Text:
I Could Learn a Few Things From My Husband (Not That I Like to Admit It!)
Is it a gift to be able to live amongst the chaos and not try to constantly fix it?
-Melissa Chapman www.marriedmysugardaddy.com
On any given night of the week there is very little variation on this scene: The dog is barking, the kids are arguing, the dishes are precariously piled in the sink, laundry is strewn on a bed waiting to be folded and my head is spinning like Linda Blair’s in The Exorcist. The mess, the noise level and the utter chaos becomes deafening. And yet my husband, who could very well sit on a couch covered in newspapers, surrounded by half-eaten bowls of ice cream melting at a rapid pace, seems impervious to the roar of children yelling and the weight of so much housework yet to be completed.
I wonder if he is truly unaware of his surroundings or, like so many men, simply chooses to ignore what is not completely essential to his being. If he needs a dish, rather than spend the time putting the dirty ones in the dishwasher he is fine with taking one off the stack, superficially rinsing it off and proceeding to eat off it. And while the kids are literally pulling out each other’s hair, squeezing the life out of one another and chasing each other around the dining room table, he can sit and solemnly clean his plate without a mere glance in their direction.

Dataset items
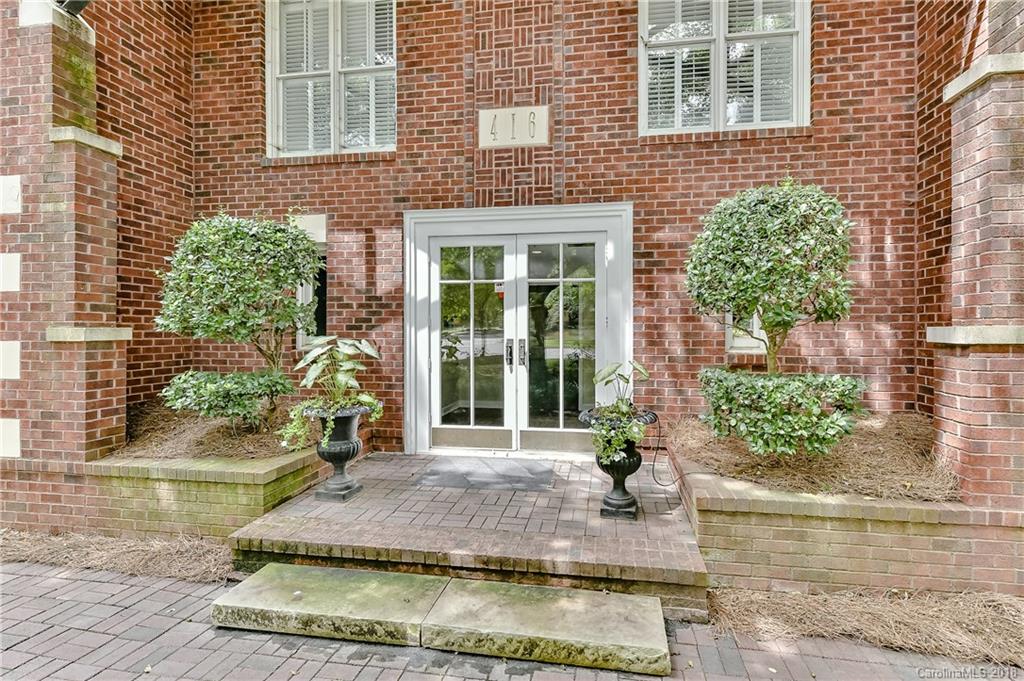 416 Queens Road, Unit 16 Charlotte, NC 28207 - Photo 2 of 29 Gallery Image 2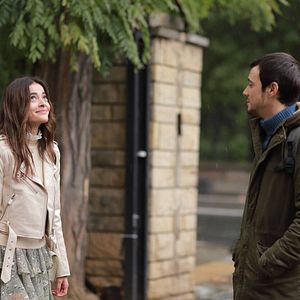 Fotoğraf Bir Annenin Günahı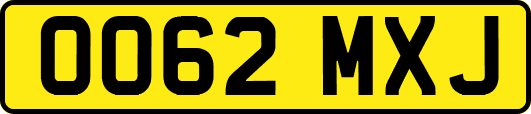 OO62MXJ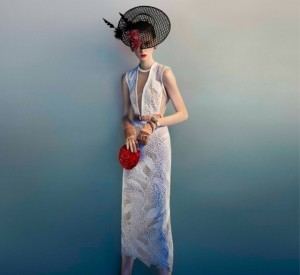 Manning Cartell: New to the David Jones designer stable.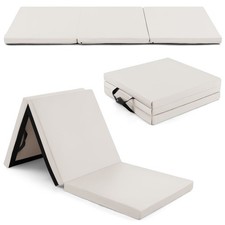 180x60cm tri fold exercise - tri-fold, mat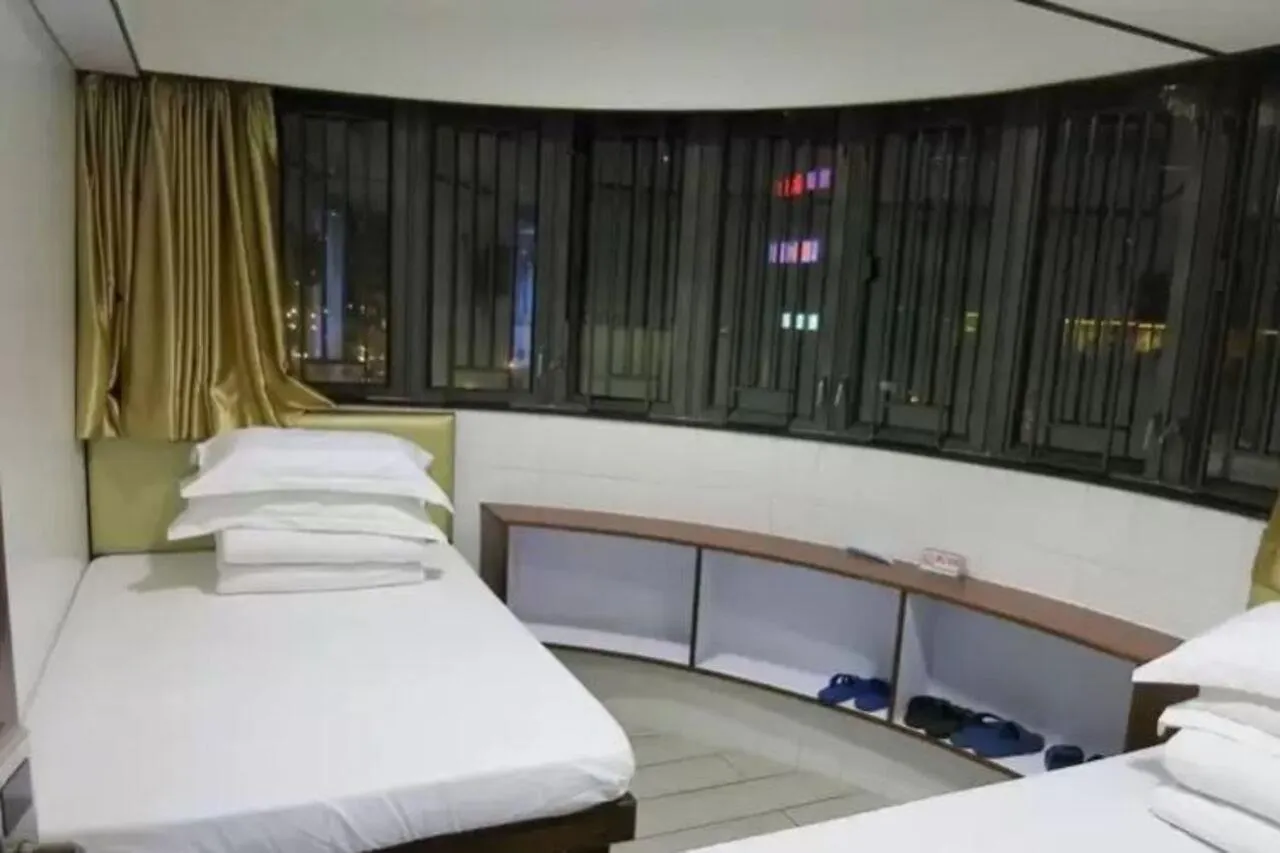 Wing On Hotel Kowloon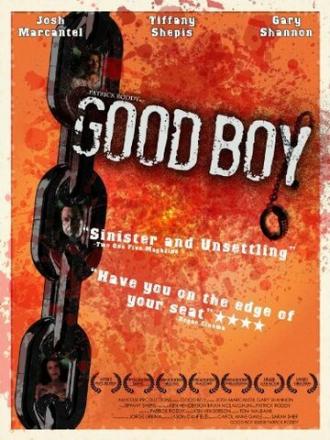 Good Boy (фильм 2009)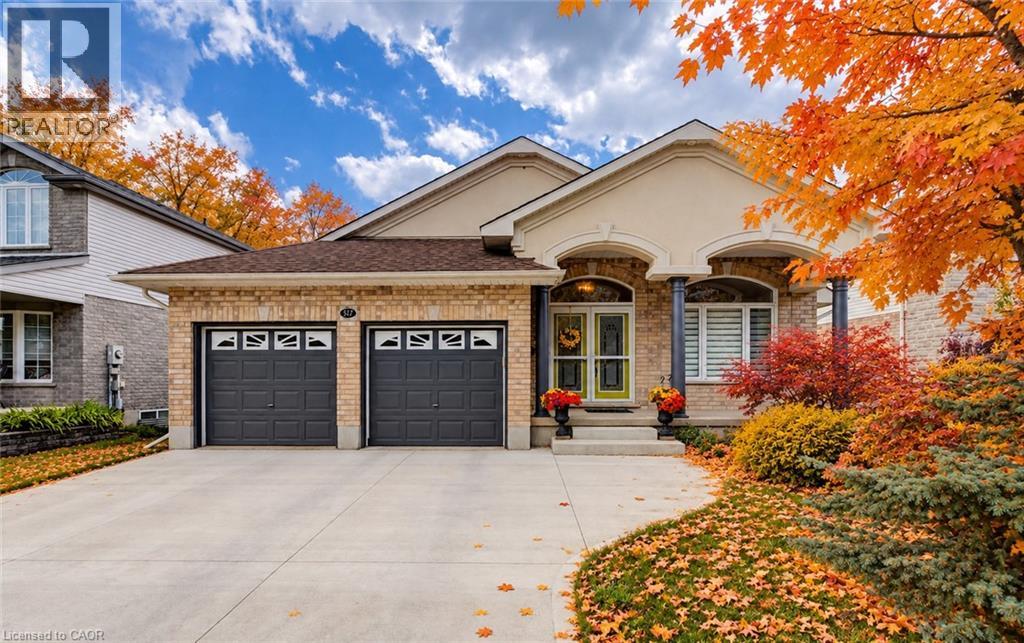 517 Starboard Crescent, Waterloo, Ontario  N2K 4G5 - Photo 1 - 40870895
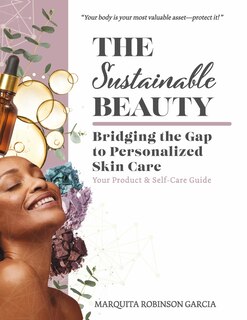 Front cover_The Sustainable Beauty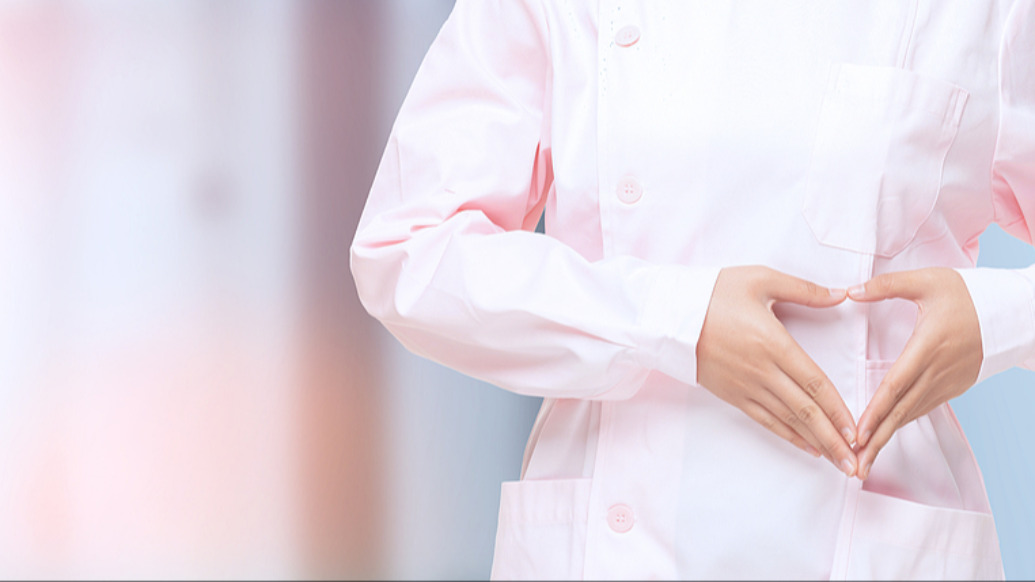 困住她们的不是疾病，而是“不敢说”的无奈｜医学的温度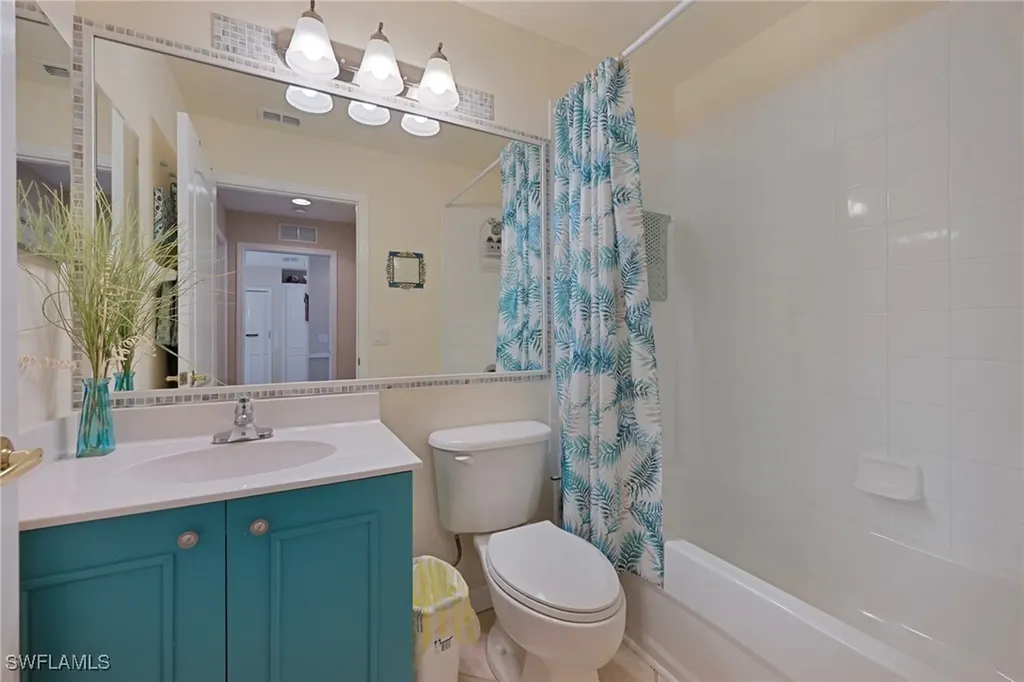 2810 Cypress Trace Circle Naples FL 34119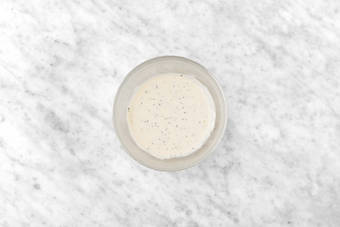 Preparare la pastella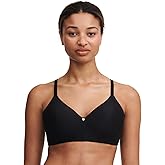 Chantelle Womens C Jolie Smooth Wireless T-Shirt Bra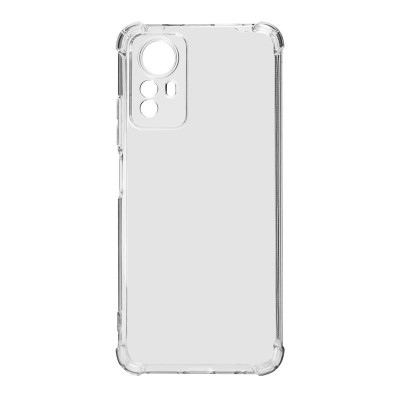 Чохол-накладка Armorstandart Air Force для Xiaomi Redmi Note 12S 4G Camera cover Transparent (ARM68964)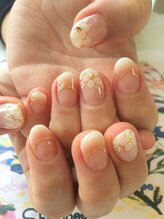 トータルサロン 白べぇーっ プラス/大人デザイン♪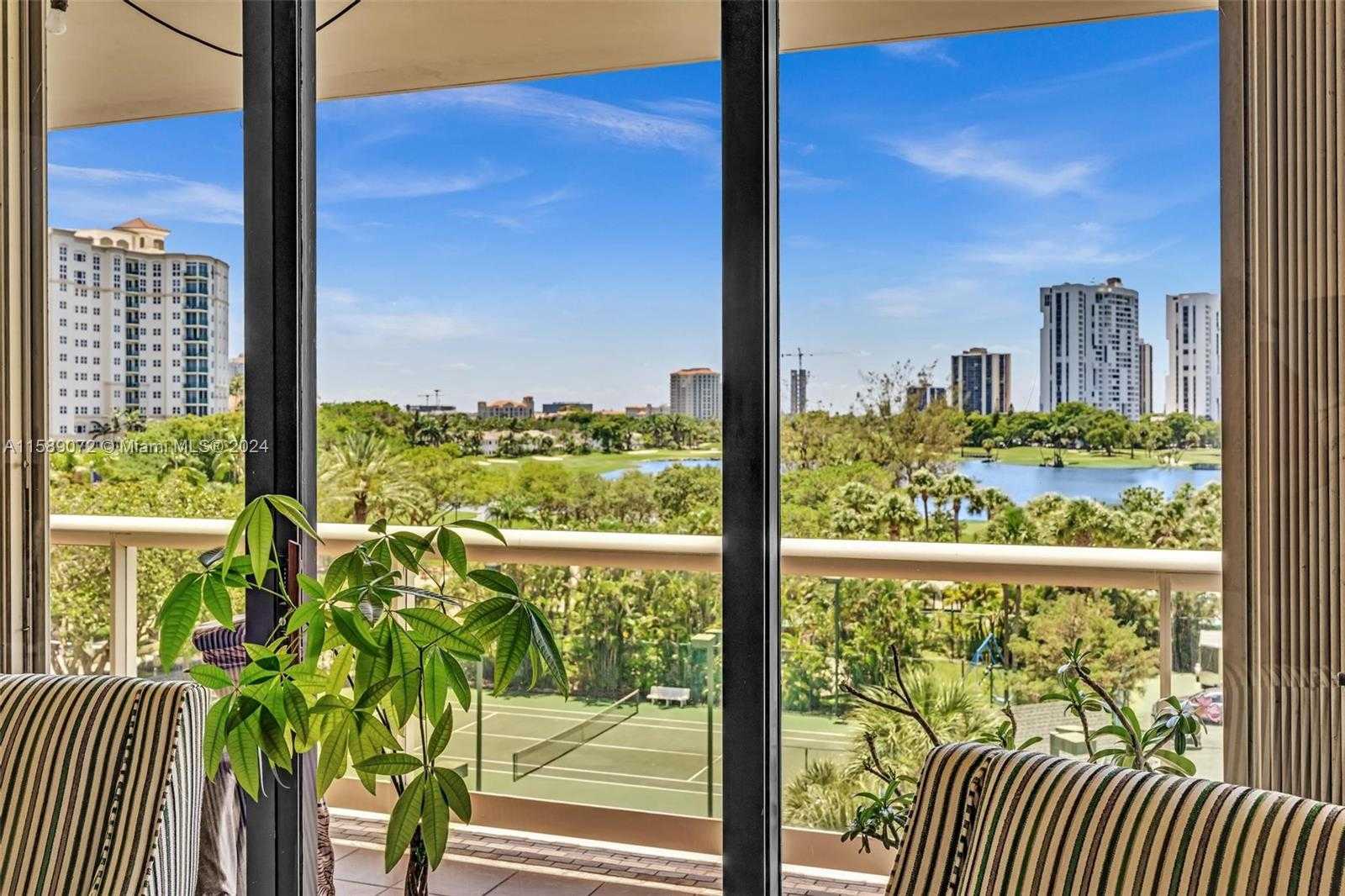 Small Image of 20191 EAST COUNTRY CLUB DR #501, Aventura Number 19
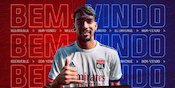 Resmi, Lucas Paqueta Tinggalkan AC Milan dan Bergabung ke Lyon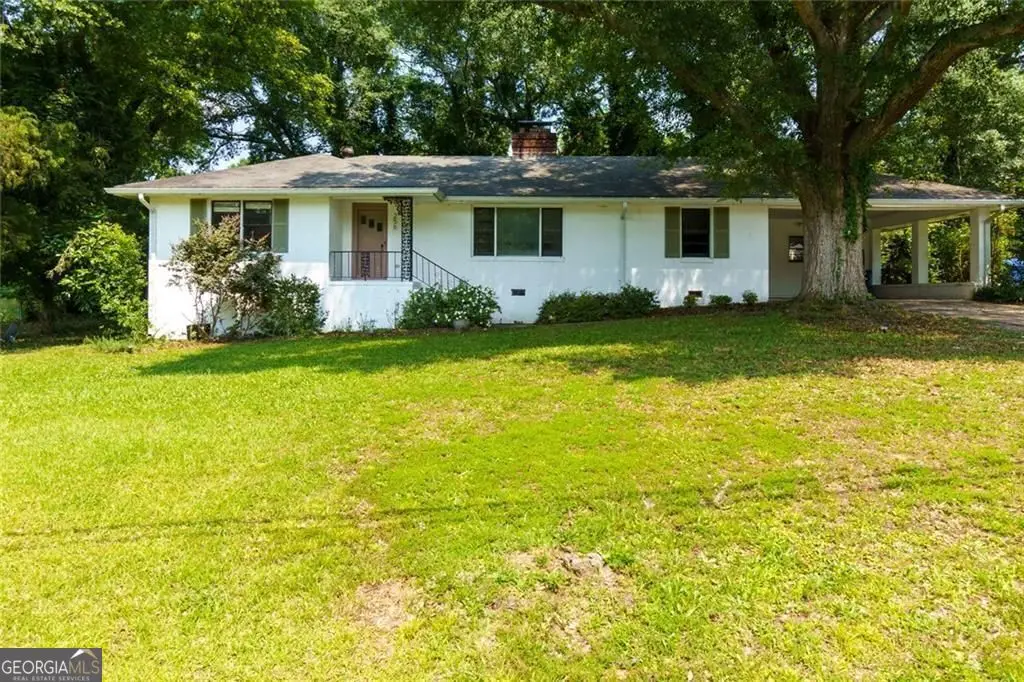 256 4th Avenue, Winder, GA 30680 - Image #1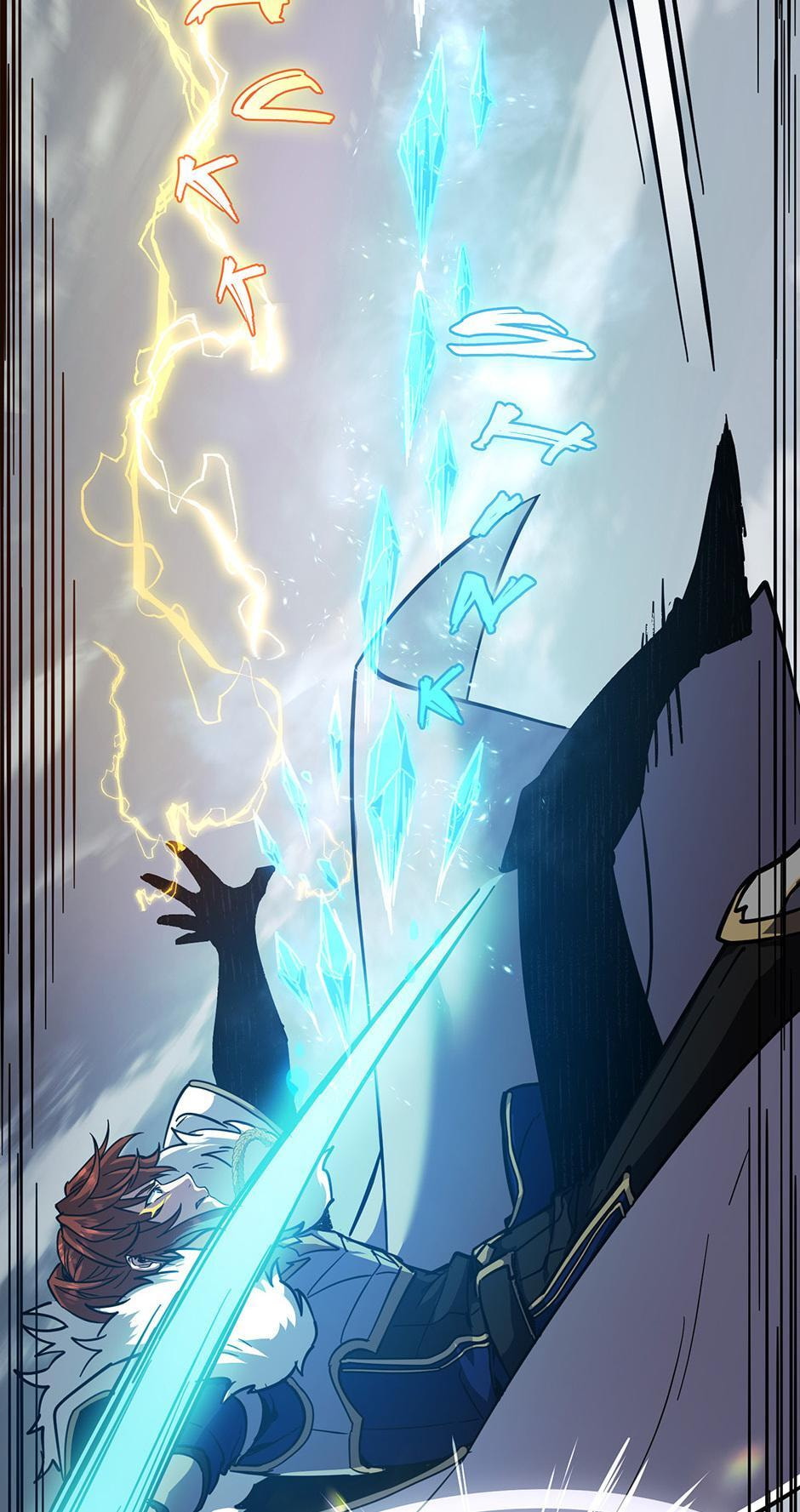 The Beginning After the End, chapter 249, image 70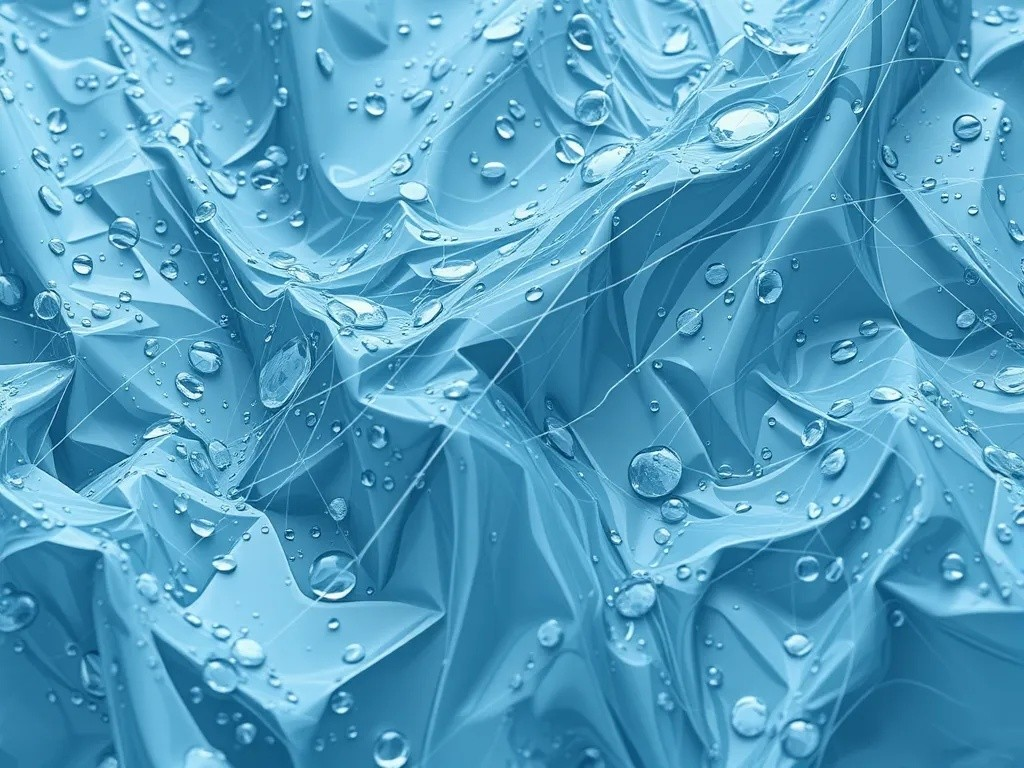 Революция в текстильной промышленности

Work task:
Answer these questions about the essay.
1. To whose head does the writer compare her own spinning head?
2. What does the husband do when he needs a dish?
3. What are the kids doing while the husband sits and cleans his plate?

Exercise response:
1. Linda Blair's in The Exorcist.
2. He takes one off the stack, rinses it superficially, and eats off it.
3. They are pulling out each other's hair, squeezing the life out of one another, and chasing each other around the dining room table.